>> Begin EXERCISE MATERIALS
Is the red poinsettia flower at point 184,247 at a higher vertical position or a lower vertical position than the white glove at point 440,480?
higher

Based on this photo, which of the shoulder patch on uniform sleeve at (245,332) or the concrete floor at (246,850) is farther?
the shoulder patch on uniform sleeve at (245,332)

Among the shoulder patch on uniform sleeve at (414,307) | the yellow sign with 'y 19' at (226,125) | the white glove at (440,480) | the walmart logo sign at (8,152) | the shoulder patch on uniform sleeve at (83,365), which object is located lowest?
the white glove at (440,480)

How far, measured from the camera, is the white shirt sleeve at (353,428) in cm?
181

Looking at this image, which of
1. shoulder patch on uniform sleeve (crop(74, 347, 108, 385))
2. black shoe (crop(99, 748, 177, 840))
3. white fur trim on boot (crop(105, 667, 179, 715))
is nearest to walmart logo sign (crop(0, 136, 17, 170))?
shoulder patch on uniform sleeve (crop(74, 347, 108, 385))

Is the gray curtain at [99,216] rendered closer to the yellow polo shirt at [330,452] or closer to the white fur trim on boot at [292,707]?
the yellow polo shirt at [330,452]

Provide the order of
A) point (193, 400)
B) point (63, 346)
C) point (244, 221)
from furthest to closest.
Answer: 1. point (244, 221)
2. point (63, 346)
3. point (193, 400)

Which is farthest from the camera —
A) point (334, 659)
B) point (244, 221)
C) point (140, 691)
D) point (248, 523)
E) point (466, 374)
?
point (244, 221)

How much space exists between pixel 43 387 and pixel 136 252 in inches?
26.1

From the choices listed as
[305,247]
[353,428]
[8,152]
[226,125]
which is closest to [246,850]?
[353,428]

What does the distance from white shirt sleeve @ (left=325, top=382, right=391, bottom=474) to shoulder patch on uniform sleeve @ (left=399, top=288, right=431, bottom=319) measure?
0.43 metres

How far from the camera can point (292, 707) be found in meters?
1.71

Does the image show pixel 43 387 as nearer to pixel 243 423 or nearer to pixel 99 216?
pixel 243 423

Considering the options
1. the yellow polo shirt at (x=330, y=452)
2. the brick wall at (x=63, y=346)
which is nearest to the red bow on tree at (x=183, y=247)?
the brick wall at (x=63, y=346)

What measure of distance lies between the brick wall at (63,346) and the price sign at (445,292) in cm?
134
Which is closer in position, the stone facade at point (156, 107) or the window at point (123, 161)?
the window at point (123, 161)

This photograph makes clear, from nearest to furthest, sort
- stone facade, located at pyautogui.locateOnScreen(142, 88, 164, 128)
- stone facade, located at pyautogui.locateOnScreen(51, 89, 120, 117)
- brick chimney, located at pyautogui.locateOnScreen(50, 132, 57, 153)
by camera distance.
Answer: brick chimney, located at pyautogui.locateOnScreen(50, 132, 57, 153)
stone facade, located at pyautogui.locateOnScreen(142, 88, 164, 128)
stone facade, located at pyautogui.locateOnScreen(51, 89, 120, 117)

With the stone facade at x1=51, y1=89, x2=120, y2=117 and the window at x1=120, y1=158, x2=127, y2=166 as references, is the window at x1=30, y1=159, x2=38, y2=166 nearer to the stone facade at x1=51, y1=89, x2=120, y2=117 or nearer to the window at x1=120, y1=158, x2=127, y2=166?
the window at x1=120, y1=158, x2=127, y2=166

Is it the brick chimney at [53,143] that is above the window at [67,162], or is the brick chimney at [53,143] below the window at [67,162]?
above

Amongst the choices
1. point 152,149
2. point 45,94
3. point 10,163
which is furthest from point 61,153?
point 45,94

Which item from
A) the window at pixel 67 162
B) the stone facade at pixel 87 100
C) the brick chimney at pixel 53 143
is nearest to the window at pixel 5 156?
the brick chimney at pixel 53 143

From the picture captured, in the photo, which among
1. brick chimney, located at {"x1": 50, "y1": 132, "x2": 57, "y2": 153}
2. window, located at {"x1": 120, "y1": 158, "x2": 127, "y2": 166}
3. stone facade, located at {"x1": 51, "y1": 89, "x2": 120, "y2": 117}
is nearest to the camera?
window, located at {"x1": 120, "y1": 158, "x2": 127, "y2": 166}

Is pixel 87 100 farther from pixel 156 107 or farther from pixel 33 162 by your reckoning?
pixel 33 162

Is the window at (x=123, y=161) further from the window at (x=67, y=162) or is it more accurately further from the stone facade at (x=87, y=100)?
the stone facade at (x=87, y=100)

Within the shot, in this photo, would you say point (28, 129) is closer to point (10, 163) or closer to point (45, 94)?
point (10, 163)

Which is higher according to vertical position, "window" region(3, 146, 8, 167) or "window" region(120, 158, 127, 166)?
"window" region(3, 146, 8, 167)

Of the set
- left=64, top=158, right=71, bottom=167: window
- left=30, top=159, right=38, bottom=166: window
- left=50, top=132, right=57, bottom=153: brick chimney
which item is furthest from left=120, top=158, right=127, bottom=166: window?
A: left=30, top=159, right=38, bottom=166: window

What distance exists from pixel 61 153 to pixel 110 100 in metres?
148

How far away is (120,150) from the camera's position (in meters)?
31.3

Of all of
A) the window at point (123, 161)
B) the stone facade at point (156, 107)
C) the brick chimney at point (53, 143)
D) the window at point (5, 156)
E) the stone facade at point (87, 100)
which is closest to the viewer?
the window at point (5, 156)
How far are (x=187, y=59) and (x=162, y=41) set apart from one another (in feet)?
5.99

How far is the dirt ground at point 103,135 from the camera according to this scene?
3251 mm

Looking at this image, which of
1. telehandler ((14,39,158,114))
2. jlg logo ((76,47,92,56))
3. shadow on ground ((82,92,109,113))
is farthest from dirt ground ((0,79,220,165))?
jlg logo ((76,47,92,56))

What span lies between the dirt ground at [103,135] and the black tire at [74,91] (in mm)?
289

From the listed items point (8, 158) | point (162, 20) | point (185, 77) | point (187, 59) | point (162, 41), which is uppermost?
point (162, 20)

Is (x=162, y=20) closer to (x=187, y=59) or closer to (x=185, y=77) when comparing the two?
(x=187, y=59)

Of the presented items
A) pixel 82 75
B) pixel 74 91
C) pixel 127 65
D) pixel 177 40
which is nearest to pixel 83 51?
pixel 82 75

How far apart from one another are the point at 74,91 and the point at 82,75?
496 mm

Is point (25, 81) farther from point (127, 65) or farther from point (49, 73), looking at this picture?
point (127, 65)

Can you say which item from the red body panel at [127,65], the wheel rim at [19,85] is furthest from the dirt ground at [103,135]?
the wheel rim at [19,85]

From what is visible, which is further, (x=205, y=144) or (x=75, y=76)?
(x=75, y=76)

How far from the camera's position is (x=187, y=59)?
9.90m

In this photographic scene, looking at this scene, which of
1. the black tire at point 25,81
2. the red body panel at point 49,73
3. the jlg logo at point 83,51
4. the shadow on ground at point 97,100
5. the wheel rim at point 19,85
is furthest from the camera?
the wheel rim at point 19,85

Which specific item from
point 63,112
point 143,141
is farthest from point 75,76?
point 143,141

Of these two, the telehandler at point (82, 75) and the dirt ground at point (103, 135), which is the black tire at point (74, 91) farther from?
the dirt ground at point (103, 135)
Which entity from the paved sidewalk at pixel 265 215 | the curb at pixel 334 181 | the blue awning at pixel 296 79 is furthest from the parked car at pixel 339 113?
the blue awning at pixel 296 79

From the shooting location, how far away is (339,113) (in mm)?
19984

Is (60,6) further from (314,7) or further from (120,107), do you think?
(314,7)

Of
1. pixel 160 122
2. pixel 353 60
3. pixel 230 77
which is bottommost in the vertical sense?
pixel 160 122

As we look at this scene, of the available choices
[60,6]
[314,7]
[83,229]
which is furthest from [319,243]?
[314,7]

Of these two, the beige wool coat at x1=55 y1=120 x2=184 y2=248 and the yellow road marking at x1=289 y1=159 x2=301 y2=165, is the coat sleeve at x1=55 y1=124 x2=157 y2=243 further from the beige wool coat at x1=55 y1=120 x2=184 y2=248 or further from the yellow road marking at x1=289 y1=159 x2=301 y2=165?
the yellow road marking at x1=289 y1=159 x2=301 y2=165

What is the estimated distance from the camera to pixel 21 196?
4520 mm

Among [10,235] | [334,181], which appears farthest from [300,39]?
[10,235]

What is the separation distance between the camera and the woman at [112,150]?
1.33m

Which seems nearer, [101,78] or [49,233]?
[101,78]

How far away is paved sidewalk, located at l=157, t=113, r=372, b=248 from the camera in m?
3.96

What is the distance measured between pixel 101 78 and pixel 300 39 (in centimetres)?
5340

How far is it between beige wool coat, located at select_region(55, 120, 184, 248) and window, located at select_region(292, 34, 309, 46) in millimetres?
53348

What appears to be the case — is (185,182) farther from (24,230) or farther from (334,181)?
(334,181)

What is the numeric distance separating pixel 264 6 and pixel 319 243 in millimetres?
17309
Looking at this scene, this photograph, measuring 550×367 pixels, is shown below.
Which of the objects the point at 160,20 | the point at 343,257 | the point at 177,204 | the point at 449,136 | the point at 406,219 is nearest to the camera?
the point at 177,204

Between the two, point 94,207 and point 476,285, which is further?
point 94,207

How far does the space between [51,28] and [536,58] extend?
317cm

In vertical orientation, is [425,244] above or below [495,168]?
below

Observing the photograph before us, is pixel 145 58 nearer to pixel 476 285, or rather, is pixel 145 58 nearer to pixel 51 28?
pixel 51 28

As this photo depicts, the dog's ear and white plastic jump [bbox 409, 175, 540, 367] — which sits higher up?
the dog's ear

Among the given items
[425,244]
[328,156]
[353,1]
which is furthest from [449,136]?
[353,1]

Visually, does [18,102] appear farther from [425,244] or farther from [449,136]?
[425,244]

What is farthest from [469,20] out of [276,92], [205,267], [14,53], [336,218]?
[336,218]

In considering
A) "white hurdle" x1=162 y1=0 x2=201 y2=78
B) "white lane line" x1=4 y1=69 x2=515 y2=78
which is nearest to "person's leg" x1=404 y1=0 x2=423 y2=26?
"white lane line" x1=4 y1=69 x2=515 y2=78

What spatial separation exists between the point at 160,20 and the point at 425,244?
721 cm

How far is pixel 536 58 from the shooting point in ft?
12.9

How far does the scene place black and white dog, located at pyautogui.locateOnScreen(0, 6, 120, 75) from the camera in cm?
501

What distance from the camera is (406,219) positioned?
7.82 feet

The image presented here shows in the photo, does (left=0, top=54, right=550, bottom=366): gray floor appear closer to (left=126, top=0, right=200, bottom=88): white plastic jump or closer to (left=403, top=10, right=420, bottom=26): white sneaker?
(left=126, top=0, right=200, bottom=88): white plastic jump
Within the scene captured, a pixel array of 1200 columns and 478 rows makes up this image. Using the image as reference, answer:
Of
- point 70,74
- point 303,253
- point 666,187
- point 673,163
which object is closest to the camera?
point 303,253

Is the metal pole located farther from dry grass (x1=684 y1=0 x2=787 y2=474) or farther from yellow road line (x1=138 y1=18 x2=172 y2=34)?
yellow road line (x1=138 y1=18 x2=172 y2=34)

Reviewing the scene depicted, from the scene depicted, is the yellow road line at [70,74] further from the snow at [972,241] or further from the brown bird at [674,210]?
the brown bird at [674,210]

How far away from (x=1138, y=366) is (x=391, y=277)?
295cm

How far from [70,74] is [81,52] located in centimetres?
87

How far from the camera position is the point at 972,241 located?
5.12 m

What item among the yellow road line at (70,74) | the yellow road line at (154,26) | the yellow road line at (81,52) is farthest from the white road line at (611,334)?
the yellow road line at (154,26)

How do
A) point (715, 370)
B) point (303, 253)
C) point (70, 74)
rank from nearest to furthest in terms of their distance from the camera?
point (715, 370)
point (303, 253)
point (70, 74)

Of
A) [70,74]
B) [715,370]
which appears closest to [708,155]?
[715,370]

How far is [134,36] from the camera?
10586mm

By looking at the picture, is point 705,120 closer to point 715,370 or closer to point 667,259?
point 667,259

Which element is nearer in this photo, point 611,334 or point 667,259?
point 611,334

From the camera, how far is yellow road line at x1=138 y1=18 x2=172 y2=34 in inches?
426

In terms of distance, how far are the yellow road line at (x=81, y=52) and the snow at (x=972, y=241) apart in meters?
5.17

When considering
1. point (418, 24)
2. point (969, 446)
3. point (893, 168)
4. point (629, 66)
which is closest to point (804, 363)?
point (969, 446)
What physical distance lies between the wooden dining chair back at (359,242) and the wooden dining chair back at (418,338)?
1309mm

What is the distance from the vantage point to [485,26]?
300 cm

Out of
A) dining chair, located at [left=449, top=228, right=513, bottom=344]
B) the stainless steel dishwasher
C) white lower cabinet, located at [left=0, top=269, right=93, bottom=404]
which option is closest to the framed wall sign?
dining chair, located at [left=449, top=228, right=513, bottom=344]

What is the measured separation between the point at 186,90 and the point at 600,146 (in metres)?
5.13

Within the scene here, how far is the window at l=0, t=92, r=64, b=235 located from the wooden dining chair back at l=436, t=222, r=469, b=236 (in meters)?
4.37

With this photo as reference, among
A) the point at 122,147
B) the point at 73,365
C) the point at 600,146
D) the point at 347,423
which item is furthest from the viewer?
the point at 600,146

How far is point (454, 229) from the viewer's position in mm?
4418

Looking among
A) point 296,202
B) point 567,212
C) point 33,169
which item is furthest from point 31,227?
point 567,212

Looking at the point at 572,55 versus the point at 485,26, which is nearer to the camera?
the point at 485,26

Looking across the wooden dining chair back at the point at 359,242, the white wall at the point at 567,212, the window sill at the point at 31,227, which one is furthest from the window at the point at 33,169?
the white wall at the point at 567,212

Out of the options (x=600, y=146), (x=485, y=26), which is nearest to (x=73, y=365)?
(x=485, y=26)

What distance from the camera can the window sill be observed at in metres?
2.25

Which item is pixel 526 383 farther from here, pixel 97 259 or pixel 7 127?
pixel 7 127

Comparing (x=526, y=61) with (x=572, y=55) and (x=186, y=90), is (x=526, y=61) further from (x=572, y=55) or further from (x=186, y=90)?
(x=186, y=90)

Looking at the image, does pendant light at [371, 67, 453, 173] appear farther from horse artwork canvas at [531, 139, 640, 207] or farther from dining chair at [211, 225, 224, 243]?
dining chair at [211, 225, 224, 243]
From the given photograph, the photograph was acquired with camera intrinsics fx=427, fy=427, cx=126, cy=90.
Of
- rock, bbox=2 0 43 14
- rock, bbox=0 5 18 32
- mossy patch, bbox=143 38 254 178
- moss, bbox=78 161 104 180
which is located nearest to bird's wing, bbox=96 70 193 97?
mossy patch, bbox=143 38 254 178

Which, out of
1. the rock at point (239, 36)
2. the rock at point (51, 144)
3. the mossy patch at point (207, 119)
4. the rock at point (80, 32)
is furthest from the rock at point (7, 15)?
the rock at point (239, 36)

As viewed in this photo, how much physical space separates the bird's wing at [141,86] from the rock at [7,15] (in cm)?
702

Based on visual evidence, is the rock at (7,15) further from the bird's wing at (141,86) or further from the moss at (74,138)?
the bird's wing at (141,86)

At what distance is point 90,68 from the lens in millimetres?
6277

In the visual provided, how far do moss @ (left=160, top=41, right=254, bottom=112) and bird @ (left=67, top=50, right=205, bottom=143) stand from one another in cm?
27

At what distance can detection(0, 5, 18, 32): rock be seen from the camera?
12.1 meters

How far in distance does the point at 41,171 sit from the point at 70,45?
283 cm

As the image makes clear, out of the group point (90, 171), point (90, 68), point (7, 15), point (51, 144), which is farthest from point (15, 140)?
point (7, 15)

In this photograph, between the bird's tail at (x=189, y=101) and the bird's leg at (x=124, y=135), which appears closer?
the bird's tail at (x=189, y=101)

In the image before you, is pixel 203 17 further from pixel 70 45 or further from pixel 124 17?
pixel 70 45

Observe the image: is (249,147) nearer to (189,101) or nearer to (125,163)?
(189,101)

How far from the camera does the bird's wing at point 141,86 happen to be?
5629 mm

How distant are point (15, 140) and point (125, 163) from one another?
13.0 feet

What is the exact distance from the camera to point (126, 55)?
>> End EXERCISE MATERIALS
EXERCISE TASK: Return exactly the lines from the one containing "As viewed in" to the last line of the data, and nothing more.

WRITTEN SOLUTION:
As viewed in this photo, how much physical space separates the bird's wing at [141,86] from the rock at [7,15] (in cm)?
702

Based on visual evidence, is the rock at (7,15) further from the bird's wing at (141,86) or further from the moss at (74,138)?
the bird's wing at (141,86)

At what distance is point 90,68 from the lens in millimetres?
6277

In the visual provided, how far do moss @ (left=160, top=41, right=254, bottom=112) and bird @ (left=67, top=50, right=205, bottom=143) stand from one another in cm?
27

At what distance can detection(0, 5, 18, 32): rock be seen from the camera?
12.1 meters

How far in distance does the point at 41,171 sit from the point at 70,45?
283 cm

As the image makes clear, out of the group point (90, 171), point (90, 68), point (7, 15), point (51, 144), which is farthest from point (15, 140)?
point (7, 15)

In this photograph, between the bird's tail at (x=189, y=101) and the bird's leg at (x=124, y=135), which appears closer?
the bird's tail at (x=189, y=101)

In the image before you, is pixel 203 17 further from pixel 70 45 or further from pixel 124 17?
pixel 70 45

Observe the image: is (249,147) nearer to (189,101) or nearer to (125,163)?
(189,101)

How far from the camera does the bird's wing at point 141,86 happen to be?
5629 mm

How distant are point (15, 140) and point (125, 163) from one another?
13.0 feet

What is the exact distance from the camera to point (126, 55)?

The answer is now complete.